▸ WRITTEN EXERCISE: Reproduce the passage of the forum thread on dating one's opposite personality type from "## hellofornow (Sep" up to and including "about an INFJ.".

# Am I the only person that DOESN'T like my opposite type romantically?!



## hellofornow (Sep 4, 2015)

I don't know why but I am definitely an ESTP and I would much rather date an ENTP, INTP, or ENTJ over an INFJ or INTJ. If its just a friend with benefits fling, I like them to be the same type or ESFP. But relationships wise I just don't like my opposite. I'm fine being friends with them and get along great but I just can't see an ESTP female like me emotionally connecting or coming to love anything about an INFJ. 

I'm a tomboy, I love sports, sex, and theme parks more than anything. And I just see INxJs as sticks in the mud who don't understand me, many judge me. I just get along better sexually and emotionally if they are some sort of TP. 

Is this just me? do you clash with your opposite?


----------



## BlueMajorelle (Oct 20, 2015)

You're not the only one. Most of my friends are TJs and we get along great, but we also don't spend all day, every day, together. I do better with INFP, ENFP, ESFP or even an XSFJ. Someone who understands feelings, anyway, and isn't going to shut down or run away at the first sign of emotion. Someone who isn't afraid to be whimsical once and awhile. T's can just be_ too _practical for my taste.

My opposite is ENTJ and I clash hard-core with most of them. They typically see me as frivolous and childish, and I typically see them as blowhards and bullies. I don't mind working under them and I can be professional around them because they usually do make great leaders, but that's as far as it extends.

▸ EXCERPTED RECORDS:

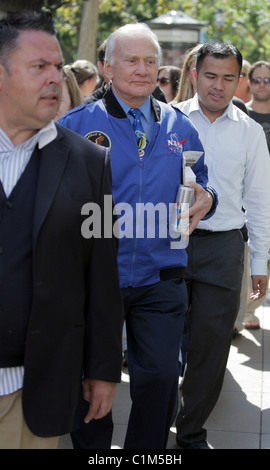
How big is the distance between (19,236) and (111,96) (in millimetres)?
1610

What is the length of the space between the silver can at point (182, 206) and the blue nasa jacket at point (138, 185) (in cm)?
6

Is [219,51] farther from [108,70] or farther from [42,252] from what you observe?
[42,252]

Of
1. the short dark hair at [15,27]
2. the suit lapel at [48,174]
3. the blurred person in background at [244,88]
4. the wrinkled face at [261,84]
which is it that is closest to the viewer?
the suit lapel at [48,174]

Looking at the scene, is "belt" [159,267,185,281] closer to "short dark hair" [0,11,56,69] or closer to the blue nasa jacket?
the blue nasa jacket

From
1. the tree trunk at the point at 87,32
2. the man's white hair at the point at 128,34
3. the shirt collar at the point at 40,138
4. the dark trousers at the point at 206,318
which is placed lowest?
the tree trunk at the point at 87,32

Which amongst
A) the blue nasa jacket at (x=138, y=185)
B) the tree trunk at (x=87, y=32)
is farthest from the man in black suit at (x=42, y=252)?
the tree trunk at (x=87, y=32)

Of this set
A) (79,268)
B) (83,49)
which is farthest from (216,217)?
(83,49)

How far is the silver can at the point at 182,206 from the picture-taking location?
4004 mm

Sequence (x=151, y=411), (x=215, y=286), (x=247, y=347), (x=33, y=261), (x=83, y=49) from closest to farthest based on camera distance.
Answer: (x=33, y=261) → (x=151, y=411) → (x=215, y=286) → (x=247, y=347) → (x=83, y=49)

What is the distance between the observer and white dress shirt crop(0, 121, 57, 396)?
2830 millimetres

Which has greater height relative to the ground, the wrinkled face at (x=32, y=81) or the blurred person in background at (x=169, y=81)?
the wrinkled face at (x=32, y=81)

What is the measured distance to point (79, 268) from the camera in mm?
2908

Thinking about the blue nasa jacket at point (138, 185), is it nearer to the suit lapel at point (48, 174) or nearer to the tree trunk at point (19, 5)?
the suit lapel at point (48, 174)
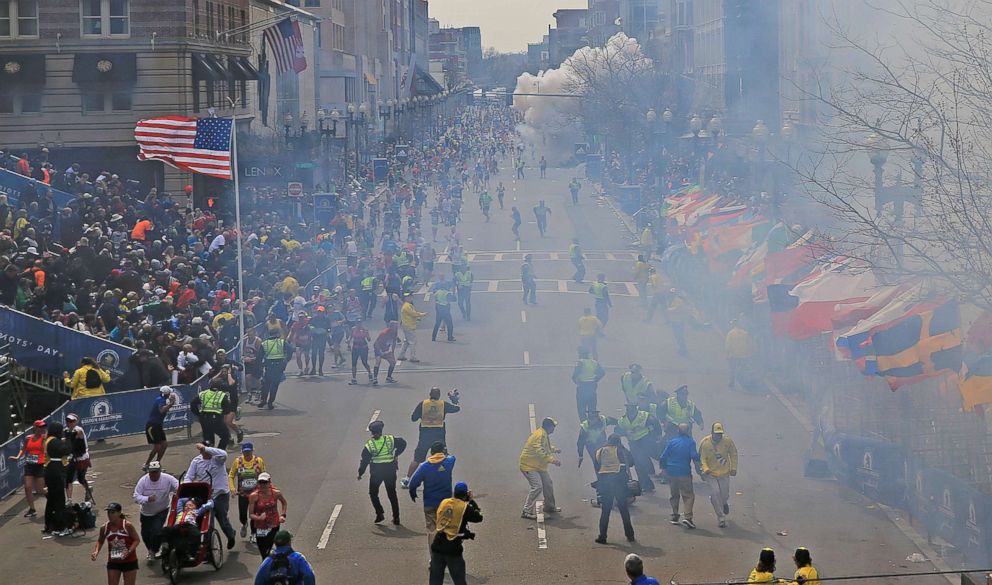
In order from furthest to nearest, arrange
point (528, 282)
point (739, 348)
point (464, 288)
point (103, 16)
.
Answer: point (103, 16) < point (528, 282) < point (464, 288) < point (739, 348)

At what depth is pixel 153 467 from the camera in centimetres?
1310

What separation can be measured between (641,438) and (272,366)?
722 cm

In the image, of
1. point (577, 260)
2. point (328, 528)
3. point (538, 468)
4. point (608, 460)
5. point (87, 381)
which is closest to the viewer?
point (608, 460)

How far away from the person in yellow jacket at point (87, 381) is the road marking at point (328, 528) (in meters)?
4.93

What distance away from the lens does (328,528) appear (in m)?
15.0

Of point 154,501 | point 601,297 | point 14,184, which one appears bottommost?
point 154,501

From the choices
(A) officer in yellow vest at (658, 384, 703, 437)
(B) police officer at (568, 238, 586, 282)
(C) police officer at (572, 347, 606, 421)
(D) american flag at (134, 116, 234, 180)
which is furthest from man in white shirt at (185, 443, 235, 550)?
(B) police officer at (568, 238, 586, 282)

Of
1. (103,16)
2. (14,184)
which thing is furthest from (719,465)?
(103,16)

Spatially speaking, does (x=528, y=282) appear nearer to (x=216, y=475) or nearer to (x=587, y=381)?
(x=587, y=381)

▸ SOLUTION TO THIS PROBLEM:
## hellofornow (Sep 4, 2015)

I don't know why but I am definitely an ESTP and I would much rather date an ENTP, INTP, or ENTJ over an INFJ or INTJ. If its just a friend with benefits fling, I like them to be the same type or ESFP. But relationships wise I just don't like my opposite. I'm fine being friends with them and get along great but I just can't see an ESTP female like me emotionally connecting or coming to love anything about an INFJ.